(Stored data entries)

○ ○ ○ ○ ○

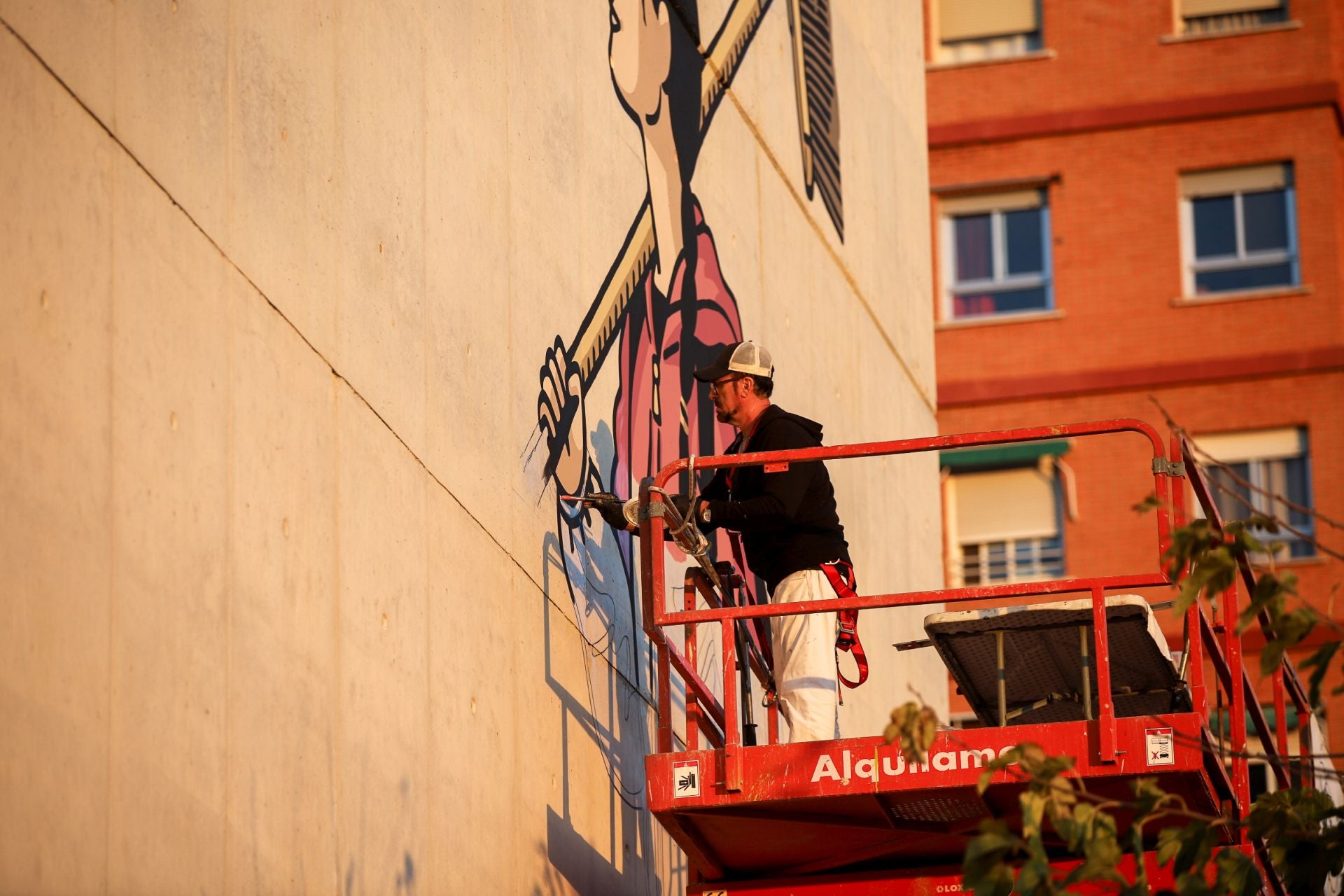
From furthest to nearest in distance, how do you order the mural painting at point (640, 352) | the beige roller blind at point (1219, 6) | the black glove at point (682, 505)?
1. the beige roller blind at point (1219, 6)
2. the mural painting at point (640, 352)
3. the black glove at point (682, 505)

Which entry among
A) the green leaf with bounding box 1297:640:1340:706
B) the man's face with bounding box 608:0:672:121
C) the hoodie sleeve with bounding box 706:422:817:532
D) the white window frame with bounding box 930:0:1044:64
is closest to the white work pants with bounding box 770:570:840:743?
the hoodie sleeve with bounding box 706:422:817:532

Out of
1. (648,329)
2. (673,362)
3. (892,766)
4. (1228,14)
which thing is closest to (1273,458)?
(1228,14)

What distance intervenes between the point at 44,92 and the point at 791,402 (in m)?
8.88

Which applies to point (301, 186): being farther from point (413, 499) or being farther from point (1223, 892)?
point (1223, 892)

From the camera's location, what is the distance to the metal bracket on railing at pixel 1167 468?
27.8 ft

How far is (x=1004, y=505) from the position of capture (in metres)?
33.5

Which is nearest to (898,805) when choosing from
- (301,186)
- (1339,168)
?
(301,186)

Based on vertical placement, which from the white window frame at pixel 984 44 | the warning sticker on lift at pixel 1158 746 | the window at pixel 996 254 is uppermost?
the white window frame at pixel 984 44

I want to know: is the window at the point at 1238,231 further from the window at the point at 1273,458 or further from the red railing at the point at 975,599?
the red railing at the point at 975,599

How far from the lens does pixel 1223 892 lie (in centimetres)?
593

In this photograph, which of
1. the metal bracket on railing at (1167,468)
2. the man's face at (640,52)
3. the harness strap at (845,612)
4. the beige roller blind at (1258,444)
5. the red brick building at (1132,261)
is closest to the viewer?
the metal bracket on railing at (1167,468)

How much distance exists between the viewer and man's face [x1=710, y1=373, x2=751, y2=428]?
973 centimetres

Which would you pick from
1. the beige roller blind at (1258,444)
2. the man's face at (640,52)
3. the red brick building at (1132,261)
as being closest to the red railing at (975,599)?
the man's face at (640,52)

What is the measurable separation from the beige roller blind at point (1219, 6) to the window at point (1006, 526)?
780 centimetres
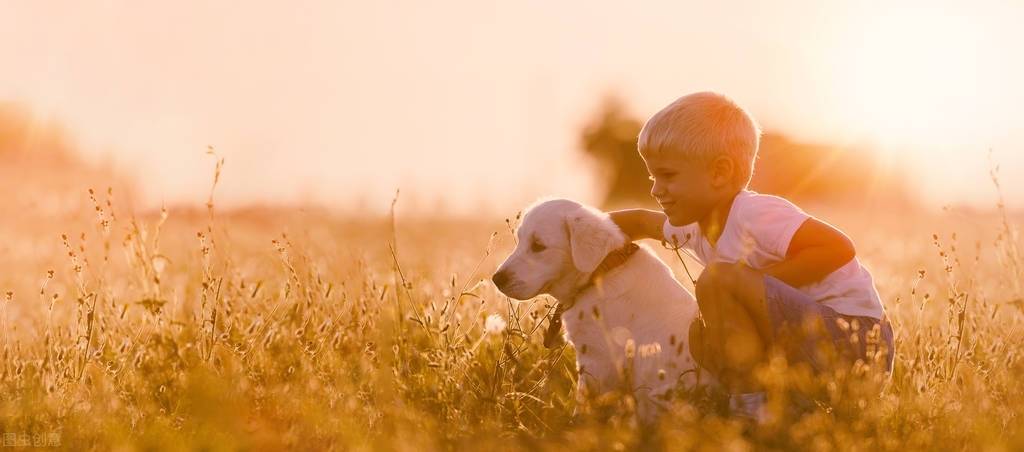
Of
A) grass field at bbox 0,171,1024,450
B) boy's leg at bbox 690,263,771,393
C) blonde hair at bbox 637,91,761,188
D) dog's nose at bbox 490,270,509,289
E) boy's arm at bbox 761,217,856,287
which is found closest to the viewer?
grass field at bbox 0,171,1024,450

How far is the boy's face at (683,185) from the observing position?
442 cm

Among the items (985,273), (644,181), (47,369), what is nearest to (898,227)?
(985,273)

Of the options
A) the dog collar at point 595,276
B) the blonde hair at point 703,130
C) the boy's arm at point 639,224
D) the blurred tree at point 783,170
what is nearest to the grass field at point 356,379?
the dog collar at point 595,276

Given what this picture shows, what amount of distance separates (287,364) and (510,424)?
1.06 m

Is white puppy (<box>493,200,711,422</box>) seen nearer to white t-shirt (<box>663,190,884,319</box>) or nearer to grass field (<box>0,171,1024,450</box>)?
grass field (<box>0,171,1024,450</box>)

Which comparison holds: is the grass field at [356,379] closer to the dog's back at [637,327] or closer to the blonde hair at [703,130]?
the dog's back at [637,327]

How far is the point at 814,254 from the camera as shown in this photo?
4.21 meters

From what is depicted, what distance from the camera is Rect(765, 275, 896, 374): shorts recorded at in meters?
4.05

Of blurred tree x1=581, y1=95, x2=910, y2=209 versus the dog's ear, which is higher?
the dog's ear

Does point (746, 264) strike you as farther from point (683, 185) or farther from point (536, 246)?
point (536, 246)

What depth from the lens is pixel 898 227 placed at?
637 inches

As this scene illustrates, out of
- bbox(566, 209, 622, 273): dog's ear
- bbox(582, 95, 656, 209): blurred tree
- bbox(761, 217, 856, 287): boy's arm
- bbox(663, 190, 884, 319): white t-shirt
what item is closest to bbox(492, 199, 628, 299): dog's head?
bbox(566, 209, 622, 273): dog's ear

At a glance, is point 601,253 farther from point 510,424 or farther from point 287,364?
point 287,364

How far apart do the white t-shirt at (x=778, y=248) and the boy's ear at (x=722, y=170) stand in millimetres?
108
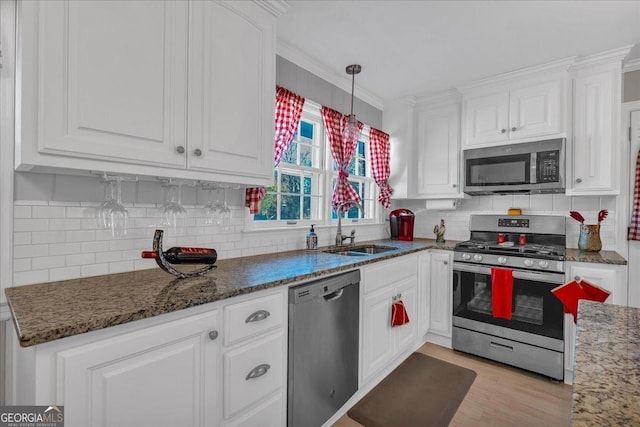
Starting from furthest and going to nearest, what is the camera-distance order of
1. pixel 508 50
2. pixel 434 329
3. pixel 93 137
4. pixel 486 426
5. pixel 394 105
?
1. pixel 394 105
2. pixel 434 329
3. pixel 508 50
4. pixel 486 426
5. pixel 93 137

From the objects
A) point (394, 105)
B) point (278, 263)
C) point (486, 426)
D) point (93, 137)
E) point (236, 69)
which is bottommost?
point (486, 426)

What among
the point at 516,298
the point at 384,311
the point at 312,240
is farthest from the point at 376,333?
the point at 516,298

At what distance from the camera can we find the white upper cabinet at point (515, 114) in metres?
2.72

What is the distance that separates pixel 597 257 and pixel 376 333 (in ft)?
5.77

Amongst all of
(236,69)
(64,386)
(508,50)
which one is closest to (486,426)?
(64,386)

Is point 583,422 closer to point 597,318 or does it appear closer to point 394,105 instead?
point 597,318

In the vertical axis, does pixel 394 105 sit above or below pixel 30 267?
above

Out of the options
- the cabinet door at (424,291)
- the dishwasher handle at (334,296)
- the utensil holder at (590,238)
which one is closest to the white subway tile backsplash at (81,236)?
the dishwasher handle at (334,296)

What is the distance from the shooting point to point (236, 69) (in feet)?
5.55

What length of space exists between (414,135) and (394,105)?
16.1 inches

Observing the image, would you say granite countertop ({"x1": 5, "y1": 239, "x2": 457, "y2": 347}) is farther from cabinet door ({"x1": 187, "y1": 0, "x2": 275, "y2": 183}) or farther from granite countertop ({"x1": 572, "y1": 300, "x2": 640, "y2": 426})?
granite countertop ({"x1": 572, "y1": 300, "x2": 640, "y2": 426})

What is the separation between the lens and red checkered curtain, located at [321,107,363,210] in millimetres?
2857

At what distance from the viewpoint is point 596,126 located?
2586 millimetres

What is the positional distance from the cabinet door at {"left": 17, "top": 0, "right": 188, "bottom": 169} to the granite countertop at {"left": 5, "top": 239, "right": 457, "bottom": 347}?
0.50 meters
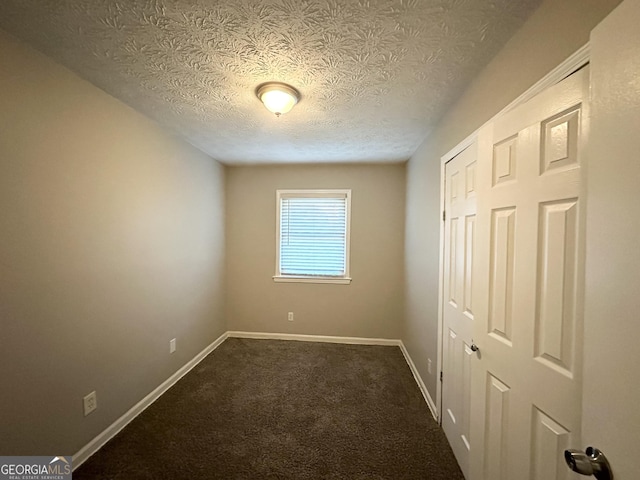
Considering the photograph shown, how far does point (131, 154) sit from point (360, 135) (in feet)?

○ ○ ○ ○ ○

### [Goal]
Copy out, word for word, the part of the listing that opens with the line containing "Amongst all of" and runs through the end of the listing. Leave the pictures out of your answer.

### [Solution below]
Amongst all of
(236,69)
(64,386)
(508,50)
which one is closest to (486,426)?
(64,386)

Is point 583,422 closer to point 597,318 or does it appear closer to point 394,105 instead?
point 597,318

In the vertical axis, does pixel 394 105 sit above or below pixel 30 267?
above

Out of the options
- the cabinet door at (424,291)
- the dishwasher handle at (334,296)
- the utensil holder at (590,238)
which one is closest to the white subway tile backsplash at (81,236)?
the dishwasher handle at (334,296)

What is the distance from the shooting point to point (236, 69) (in feet)?
5.55

What length of space exists between (414,135) and (394,105)?
16.1 inches

Observing the image, would you say granite countertop ({"x1": 5, "y1": 239, "x2": 457, "y2": 347}) is farther from cabinet door ({"x1": 187, "y1": 0, "x2": 275, "y2": 183}) or farther from granite countertop ({"x1": 572, "y1": 300, "x2": 640, "y2": 426})?
granite countertop ({"x1": 572, "y1": 300, "x2": 640, "y2": 426})

What is the separation between the lens and red checkered curtain, located at [321,107,363,210] in millimetres?
2857

At what distance from the viewpoint is point 596,126 located?
2586 millimetres

What is the positional distance from the cabinet door at {"left": 17, "top": 0, "right": 188, "bottom": 169} to the granite countertop at {"left": 5, "top": 239, "right": 457, "bottom": 347}?
0.50 meters
Considering the photograph shown, how far does point (131, 154) sit from point (360, 135) (in feet)?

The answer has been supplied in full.